(Activity list):
A – From the talk on mindfulness and store consciousness, list every name given to the deeper part of consciousness that lies beneath the thinking mind.
B – Go on with the talk on mindfulness and store consciousness, starting right after its last sentence.

(Document section):
'''

Suppose you are washing dishes and you want to finish in order to sit down and enjoy a cup of tea. With the practice of mindfulness, you can make the time of dishwashing a beautiful time also, a joyful time when you are fully alive. And if you are not capable of doing so, when you finish washing dishes and sit down and hold the cup of tea you will think of other things, you will not be able to enjoy the tea. You are always carried away. You are not capable of living your life in the present moment. And mindfulness helps us to live deeply every moment of our daily life. And we need some training in order to do so. And if you have a chance to live with a community of practice and then we get that habit of living deeply each moment of our daily life.
On “Store Consciousness” in Buddhism (57:01)
In Buddhist meditation we know that insight is the factor that can help us transform afflictions like anger, fear, despair. Insight is the kind of energy that can liberate us. And we know that insight is not an outcome of thinking. We have the thinking mind, but our consciousness is more than the thinking mind. In Buddhism we speak of “Store” consciousness. And that is something much bigger than our thinking mind. Imagine an iceberg in the ocean: the part that we see above the water is very small, but the part [under] the water is huge. Store consciousness is like that: our mind consciousness is very small. In neuroscience people like to speak [about] that part of consciousness that is background consciousness. Sometimes we call it group consciousness. At other times we call it appropriating consciousness. We call it store consciousness.
That part of consciousness is always with the body. It has the capacity to receive information. It has the capacity to process information, and it has the capacity to preserve, to conserve, to preserve information. And mind-consciousness is the upper-level of consciousness. Mind-consciousness can sometimes stop operating. Like in the case, you sleep without dreams, your mind-consciousness stop[s] completely if you do not have [a] dream in your sleep. There is a kind of meditation concentration “no past” (?) perception mediation. And when the practitioner go[es] into that meditation, his mind-consciousness stops operating also.
(1:00:19)
And we talk about
[a] realm of life where there is no mind-consciousness, there is only store consciousness.

'''

(Data shown):

'''

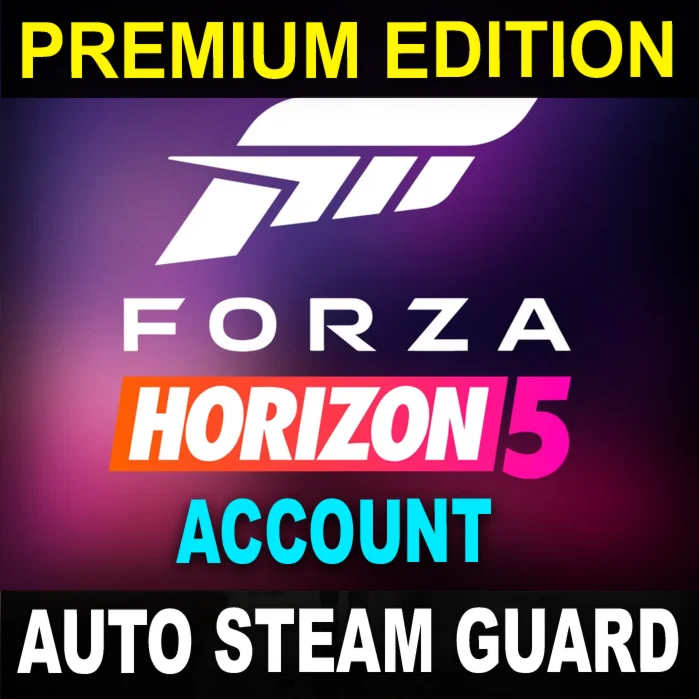 FORZA HORIZON 5PREMIUMSTEAM АККАУНТAUTO STEAM GUARD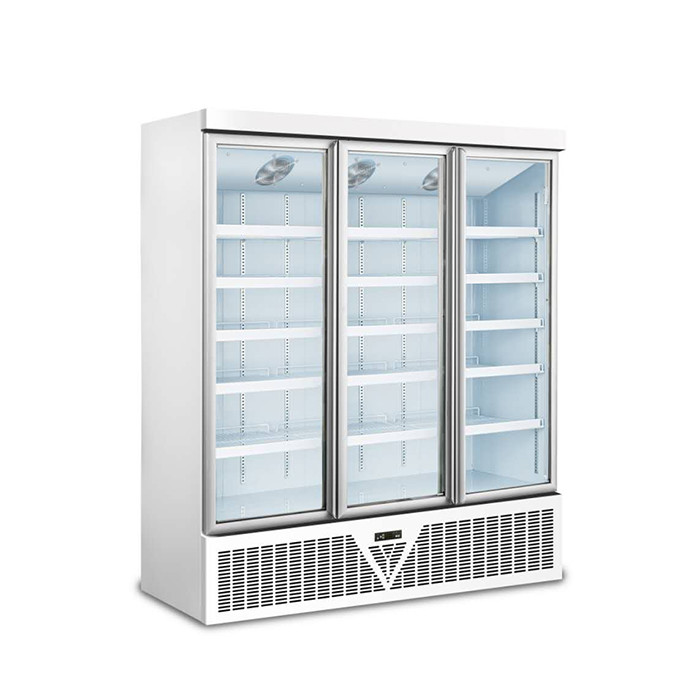 China 1600L 800W Commercial Glass Door Coolers Glass Display Fridge wholesale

'''

(Results in order):
A –
- background consciousness
- group consciousness
- appropriating consciousness
- store consciousness

B –
Suppose we look at a tree. We know that somehow there is consciousness in the
tree because the tree knows how to love information, to process information, to
get the nourishment, to react, to survive. Consciousness is in the tree. But
the tree does not seem to have [been] doing a lot of thinking. There is a
Vietnamese poet who says that next life I would like to be a pine tree so that
I don’t have to think. To think makes me suffer too much.
In the Zen tradition mind-consciousness is the gardener and store consciousness is the garden. The gardener can prepare the land, plant the seed, water the seed. But it is store-consciousness; it is the land that can produce the flower and the fruit of enlightenment. So, practicing meditation we don’t count mind consciousness alone. We count mostly store-consciousness. Mind-consciousness has to play the role of the gardener, it has to work the land and plant the seed well and cover up and water, that’s all. But inside, the discovery—what we find out—is not the work of mind-consciousness; it is the work of store-consciousness. And many scientific discoveries have been done in that, not by the thinking mind but by the unconscious mind. So, it is possible for us to entrust the task to our deeper consciousness. We have to pose the question, to ask the question correctly. In Zen Buddhism, we call it kōan. Suppose the dictionary give you the kōan, everything come home to that one . . . where that one will go, have to go. What is the sound of one hand? All these devices, these kinds of questions that we entrust to star consciousness—the important thing is to ask the right question very clearly and entrust the question to star-consciousness. And after having done that the gardener may like to do other things. (1:04:44).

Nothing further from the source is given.